— start SELECTED TEXT —
Date: May 10, 2024
Deadline: Jul 20, 2024 - 1:00 pm
May 25 - July 20, 2024
Prairie Star Deck is AJA Louden’s first public exhibition of his large-scale tapestries. These large-scale textile works are grounded in ideas of Afrofuturism, a cultural aesthetic that combines science-fiction, history and fantasy to explore the African-American experience and aims to connect those from the Black diaspora with their forgotten African ancestry. An artist known largely for his street-based work in spray paint, over the past 3 years, Louden has been focused on building his own artistic language working in craft.
In 2022, Louden was invited by Fern Facette to spend 3 months as part of the inaugural Artist in Residence program at Fern’s School of Craft in Edmonton, AB. It was here that Louden learned how to use cut and loop pile tufting guns and was struck by the similarities between how one handles a tufting gun and a can of spray paint. From here, Louden began thinking more deeply about the role of craft in Black communities, and the use of textiles to consider the history of craft in rural Alberta in particular.
Growing up in Southern Alberta, Louden’s mother had a sewing room where she would produce work for herself and for others. For Louden, this interest in using craft as a medium is a reconnection with his personal history, and building upon his familial memories of domestic craft, Louden was able to incorporate his mother’s crocheted work into one of the tapestries in the show.
Prairie Star Deck introduces us to the matriarchal society Louden has built. Here, two of the main characters are established as time travelling spacewomen through their life sized portraits Mother and Daughter. These characters will be familiar faces to those who have seen Louden’s recent mural works in Lethbridge and Edmonton. Delving deeper into the story, the tarot inspired work Shame shows the two figures in a vignette from the larger cyclical narrative about a moment after a balance of power has shifted and a moral crisis begins to create a rupture in their relationship.
— end SELECTED TEXT —
DESCRIPTION OF THE TASK: Condense the paragraph of the exhibition text that begins "In 2022, Louden was invited" into a short bulleted list that keeps its main facts. The entries after this point are separate material with no connection to the exhibition text.
— start INFORMATION SHOWN —
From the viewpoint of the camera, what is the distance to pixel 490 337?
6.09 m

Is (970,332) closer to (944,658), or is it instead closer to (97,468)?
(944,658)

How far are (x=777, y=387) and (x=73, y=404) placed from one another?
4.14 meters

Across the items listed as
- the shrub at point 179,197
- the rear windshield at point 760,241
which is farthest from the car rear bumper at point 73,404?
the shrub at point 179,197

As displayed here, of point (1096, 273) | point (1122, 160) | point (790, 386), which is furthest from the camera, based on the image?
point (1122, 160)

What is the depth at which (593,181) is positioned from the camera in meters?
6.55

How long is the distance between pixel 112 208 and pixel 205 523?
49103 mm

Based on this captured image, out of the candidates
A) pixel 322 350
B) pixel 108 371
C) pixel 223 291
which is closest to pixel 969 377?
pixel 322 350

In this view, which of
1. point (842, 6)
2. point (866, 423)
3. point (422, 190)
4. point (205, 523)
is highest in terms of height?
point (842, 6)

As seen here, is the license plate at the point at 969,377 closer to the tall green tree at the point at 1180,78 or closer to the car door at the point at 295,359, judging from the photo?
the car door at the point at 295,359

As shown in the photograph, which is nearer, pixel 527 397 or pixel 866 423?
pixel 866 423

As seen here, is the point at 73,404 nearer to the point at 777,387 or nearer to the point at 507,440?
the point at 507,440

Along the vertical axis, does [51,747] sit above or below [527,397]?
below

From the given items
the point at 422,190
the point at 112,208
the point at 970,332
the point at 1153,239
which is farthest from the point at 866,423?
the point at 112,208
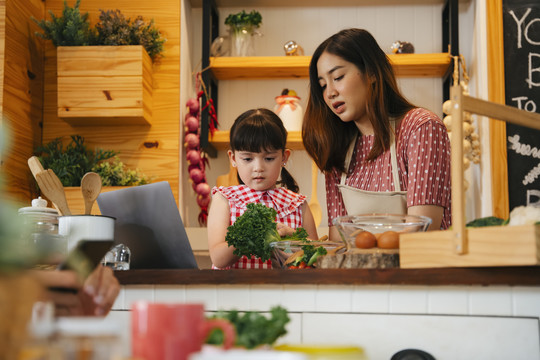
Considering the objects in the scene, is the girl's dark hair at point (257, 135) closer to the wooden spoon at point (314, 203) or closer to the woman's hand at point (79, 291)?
the wooden spoon at point (314, 203)

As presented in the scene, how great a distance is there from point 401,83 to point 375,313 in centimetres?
Result: 232

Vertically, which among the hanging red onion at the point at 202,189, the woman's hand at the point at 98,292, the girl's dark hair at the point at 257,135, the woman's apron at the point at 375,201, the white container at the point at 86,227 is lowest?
the woman's hand at the point at 98,292

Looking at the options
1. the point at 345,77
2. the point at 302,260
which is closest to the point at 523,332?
the point at 302,260

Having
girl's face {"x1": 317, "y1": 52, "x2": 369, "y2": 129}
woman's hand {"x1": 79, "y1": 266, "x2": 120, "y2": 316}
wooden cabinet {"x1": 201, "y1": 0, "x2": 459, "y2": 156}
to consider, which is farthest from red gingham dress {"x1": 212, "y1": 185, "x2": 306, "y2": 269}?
woman's hand {"x1": 79, "y1": 266, "x2": 120, "y2": 316}

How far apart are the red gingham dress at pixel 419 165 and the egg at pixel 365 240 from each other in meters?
0.60

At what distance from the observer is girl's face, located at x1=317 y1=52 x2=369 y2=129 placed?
75.5 inches

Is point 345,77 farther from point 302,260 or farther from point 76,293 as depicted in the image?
point 76,293

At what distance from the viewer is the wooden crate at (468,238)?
0.92 meters

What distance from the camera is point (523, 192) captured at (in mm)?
2732

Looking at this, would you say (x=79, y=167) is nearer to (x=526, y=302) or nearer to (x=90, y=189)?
(x=90, y=189)

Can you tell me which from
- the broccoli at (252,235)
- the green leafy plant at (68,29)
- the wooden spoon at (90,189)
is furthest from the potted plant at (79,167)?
the broccoli at (252,235)

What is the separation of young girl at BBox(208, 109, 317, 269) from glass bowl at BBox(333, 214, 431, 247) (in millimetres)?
744

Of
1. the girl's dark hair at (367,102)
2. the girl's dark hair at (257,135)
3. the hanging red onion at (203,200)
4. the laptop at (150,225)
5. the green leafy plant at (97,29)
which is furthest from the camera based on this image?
the hanging red onion at (203,200)

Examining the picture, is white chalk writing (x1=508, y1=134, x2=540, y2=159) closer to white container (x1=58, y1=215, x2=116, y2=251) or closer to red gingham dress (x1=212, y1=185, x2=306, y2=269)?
red gingham dress (x1=212, y1=185, x2=306, y2=269)
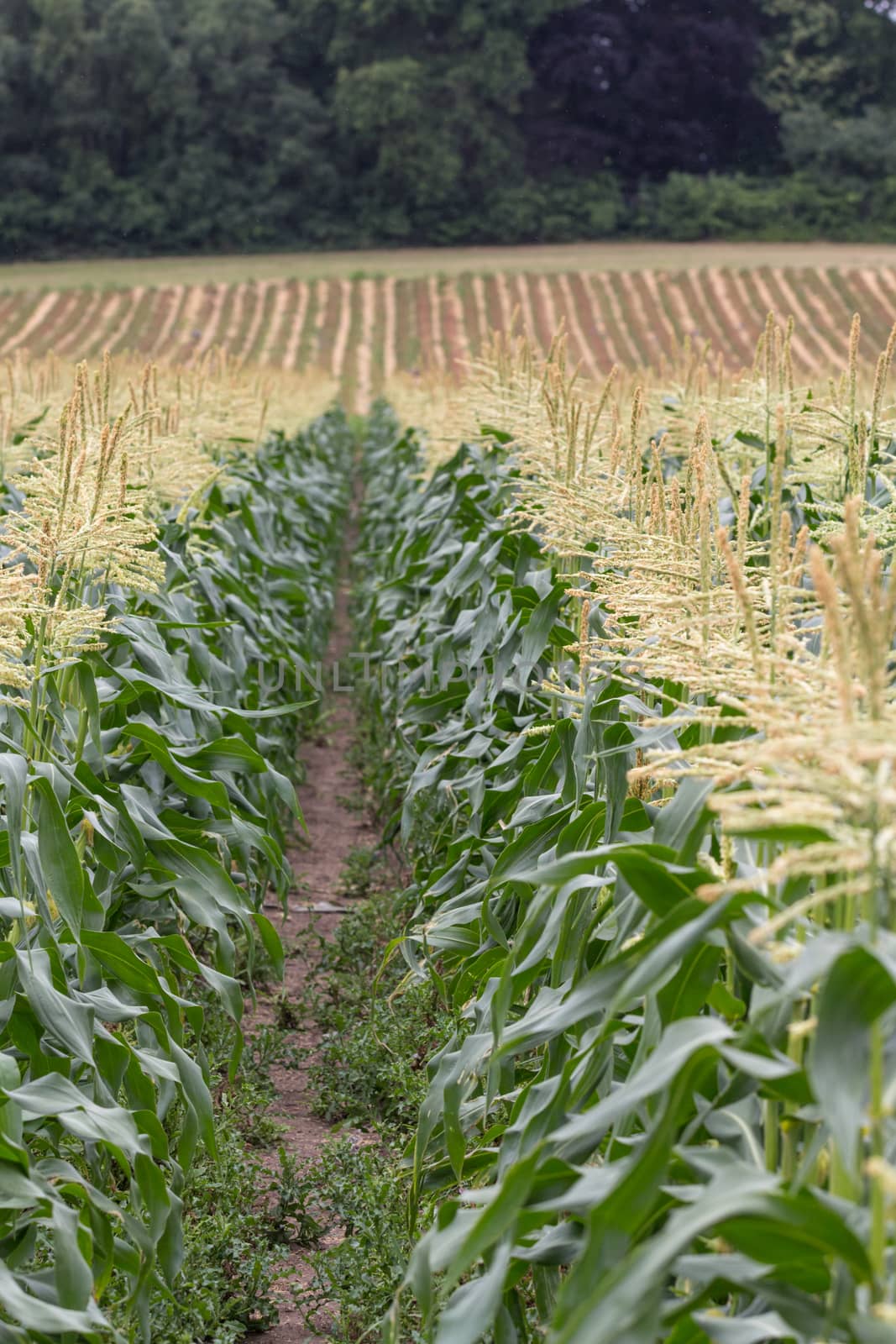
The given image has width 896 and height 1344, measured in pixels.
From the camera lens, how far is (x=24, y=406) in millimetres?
— end INFORMATION SHOWN —
TASK RESPONSE:
- In 2022, Fern Facette invited Louden to spend 3 months in the inaugural Artist in Residence program at Fern's School of Craft in Edmonton, AB.
- There he learned to use cut and loop pile tufting guns.
- He was struck by how similar handling a tufting gun is to handling a can of spray paint.
- He then began thinking more deeply about the role of craft in Black communities and about using textiles to consider the history of craft in rural Alberta.